Houve uma chance recente de enfrentar essas distorções. Ainda em 2019, Guedes foi aconselhado pelos estrategistas políticos no Ministério da Economia a dar andamento a mais de um grande projeto reformista ao mesmo tempo, na esteira da popularidade de Bolsonaro e da “lua de mel” do Congresso com a gestão recém-eleita. O plano apresentado pelo assessor especial Guilherme Afif e pelos secretários Esteves Colnago e Marcos Cintra envolvia aproveitar o bom clima da aprovação da reforma previdenciária para levar à frente as reformas administrativa e tributária. “A administrativa deveria ter sido enviada e aprovada antes da tributária, ainda no fim de 2019. Era o melhor momento para dar prioridade a ela. Acabou não acontecendo”, diz Paulo Uebel, ex-secretário de Guedes e um dos cérebros por trás da proposta de reforma da gestão do Estado. “Neste ano, sendo um período eleitoral, dificilmente será aprovada uma reforma estrutural de relevância.”

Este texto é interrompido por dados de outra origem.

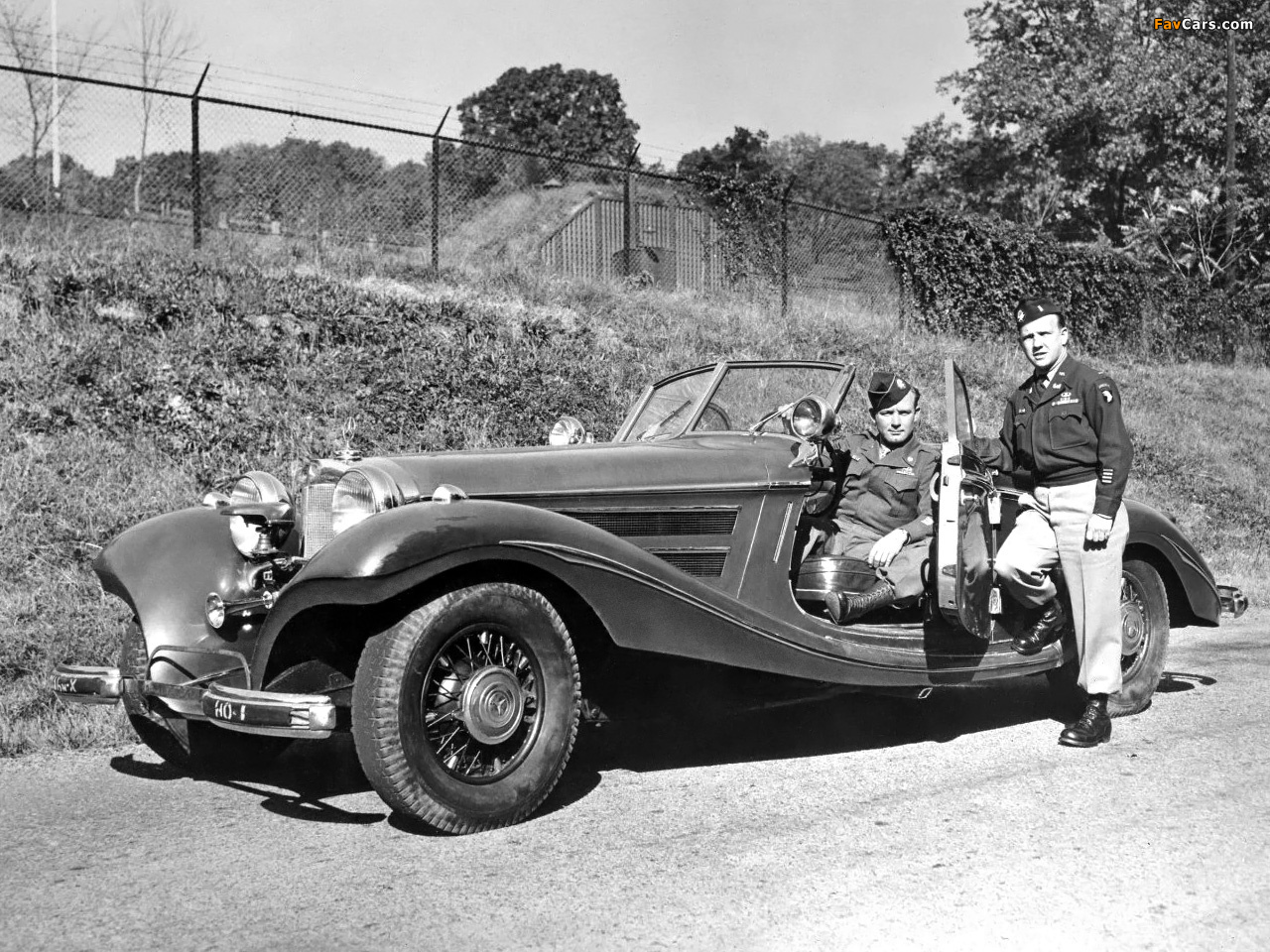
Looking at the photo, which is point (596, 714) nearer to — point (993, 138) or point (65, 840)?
point (65, 840)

Atualmente, brinca-se jocosamente no Congresso Nacional que o café do ministro da Economia está gelado, uma analogia feita ao fim de governos. Sim, está bem frio. Não é que Guedes esteja de volta às caminhadas pela Praia no Leblon e não tenha nada a apresentar. Nos últimos dias, ele comemorou que o setor público consolidado — incluindo União, estados, municípios e estatais, com a exceção de Petrobras e Eletrobras — fechou 2021 com superávit de 64,7 bilhões de reais, o primeiro resultado positivo em sete anos. Foi, de fato, uma boa performance, mesmo considerando que o efeito decorre mais da inflação do que de uma excepcional gestão. Mas ainda assim é pouco. Não apenas diante do prometido e do desejado para o desenvolvimento do Brasil, mas também do que era possível ser feito e, neste ano de eleição, não mais será.